Maxwell Nicholson: I knew that I wanted to leave, so it wasn't too difficult of a decision for me. The senior partner of the McKinsey Vancouver office was actually one of our early investors. So I owe a lot to McKinsey and I loved my time there.

Julien Brault: In 2022, you raised a pre-seed of $750,000 and it included two Canadian stock market YouTubers, Brandon Beavis, who's now a co-founder, and Shay Huang. How did you find them? Because at the time Blossom was not a household name. I don't even know if they had heard about it. So how did you convince people or did they reach out to you? I'm just curious because I do think raising from influencers can create leverage. So I'm curious to hear about that.

MN: Well, Brandon joining the company was a huge turning point for us. I think at that point we had less than a thousand users, maybe less than 10,000. Brandon was really the one that has driven all of our growth to this point. We had reached out to him on LinkedIn because we were just looking for anyone who had “investing” in their bio on Instagram or LinkedIn and just cold messaging them. So we cold messaged Brandon. He hopped on a call with us and then he told us his rates to sponsor a video. We were like, "Wow, we can't afford that. We definitely don't have the money." Then I had another opportunity where a friend of a friend invited me to a barbecue that he was going to be at. I built a more personal relationship with him and sold the vision.

JB: Did he just say, "Okay, I'll do $100,000 worth of media, influencing videos, and you just give me stock?" Or did he actually sign a check?
━━━━━━━━━━
▸ TASKS AND EXERCISES:
(a) Transcribe the passage of the Blossom interview that begins with the words "MN: Well, Brandon" and stops after "sign a check?".
(b) According to the Blossom interview, how much did the company raise in its 2022 pre-seed round?
(c) Extend the Blossom interview past its final line, keeping the same speakers and format.

▸ DATA SEGMENT:
━━━━━━━━━━
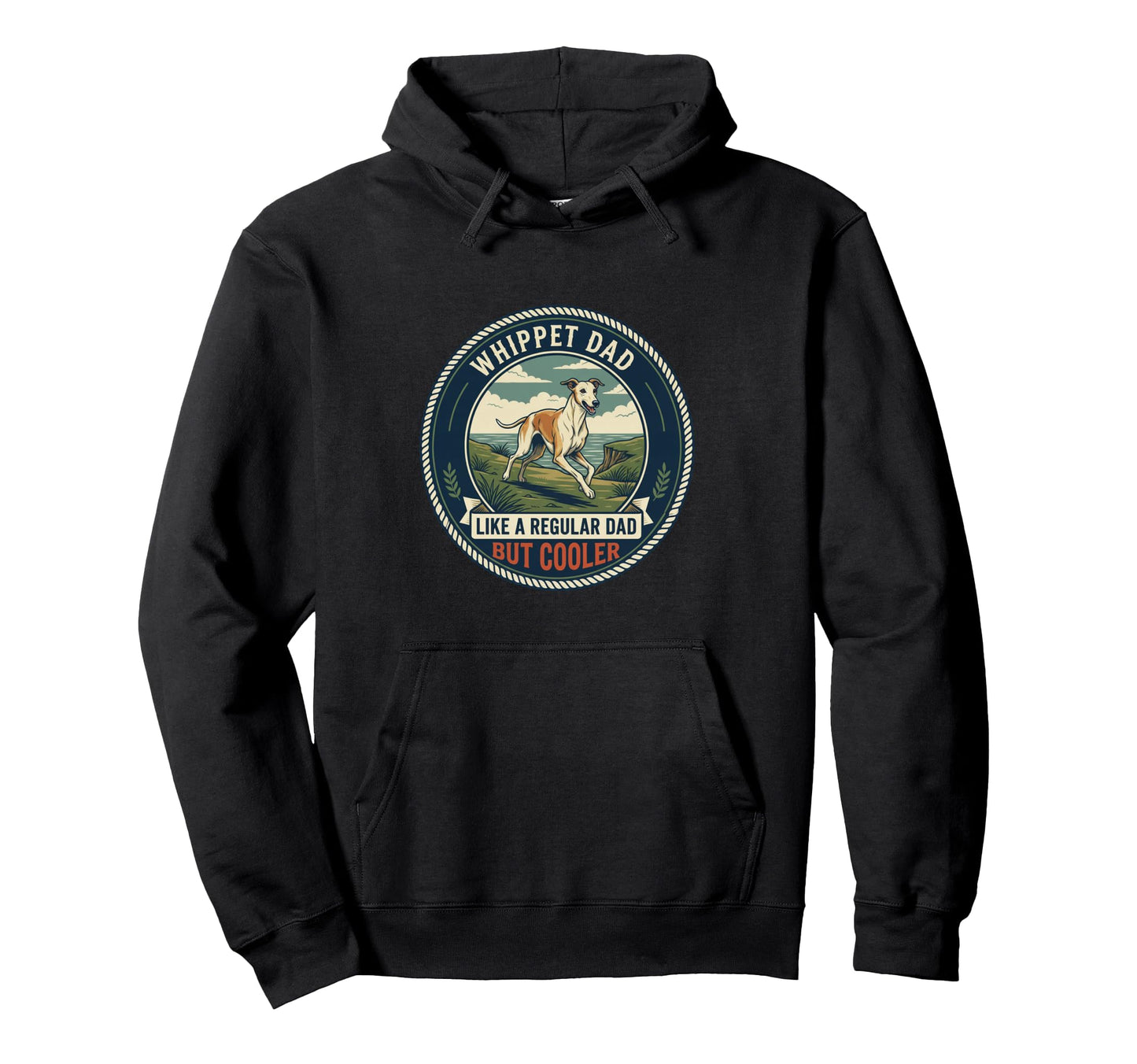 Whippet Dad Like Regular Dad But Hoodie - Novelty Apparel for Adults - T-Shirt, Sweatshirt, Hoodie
━━━━━━━━━━
▸ PER-TASK ANSWERS:
(a)
MN: Well, Brandon joining the company was a huge turning point for us. I think at that point we had less than a thousand users, maybe less than 10,000. Brandon was really the one that has driven all of our growth to this point. We had reached out to him on LinkedIn because we were just looking for anyone who had “investing” in their bio on Instagram or LinkedIn and just cold messaging them. So we cold messaged Brandon. He hopped on a call with us and then he told us his rates to sponsor a video. We were like, "Wow, we can't afford that. We definitely don't have the money." Then I had another opportunity where a friend of a friend invited me to a barbecue that he was going to be at. I built a more personal relationship with him and sold the vision.

JB: Did he just say, "Okay, I'll do $100,000 worth of media, influencing videos, and you just give me stock?" Or did he actually sign a check?

(b) $750,000

(c)
MN: We were raising our pre-seed round, so Brandon invested $50,000 of his own money. He invested and we granted advisory shares. Over the course of the year, he started driving immense value. I think a lot of other startups might see someone driving all this value and think, "We got him for so cheap, we barely gave him any equity. That's great for us." But for me, I was like, "Wow, there's a huge mismatch in the value he's driving and the equity he received." So I actually had a meeting with him and said, "Hey, we're going to double your equity from the advisory agreement."

He just continued to deliver incredible value and we kept increasing his equity. Eventually the three co-founders had a conversation and said, "Hey, Brandon's basically operating like a co-founder. Let's officially make him one." We had a few beers and I put my arm around him and said, "Brandon, we got to have you on as a co-founder." And he's like, "You better not just be saying this because you're drunk, man."

We had a few beers and I put my arm around him and said, “Brandon, we got to have you on as a co-founder.”

JB: When was that? When did he join full-time as a co-founder?

MN: I think it was pretty early. It was either a year in or a year and a half in. It was probably like six months after that press release you mentioned in 2022. And I'll touch quickly on Shay, the Humble Trader, who's another incredible YouTuber.

The only reason she invested was because Brandon invested. So Brandon and her had sushi together. Right off the bat, day one, Brandon brought in an incredible investor. If that doesn't speak to the early signals of him being an incredible value add to the team, I don't know what does.

JB: You initially started with the social component, a little bit like Robinhood. A lot of people don't know, but Robinhood launched a non-trading trading social media app in 2013.

The plan was eventually to launch a brokerage, a little bit like what Dub is doing today. Then later on you announced that you're happy to be a social network and you don't want the regulatory hurdles of operating a brokerage. So what changed? Because today it's probably easier than ever. There are players like white label, API-driven players like Alpaca that would allow you to basically add this without getting an introducing broker license. So what made you change your mind about allowing trades?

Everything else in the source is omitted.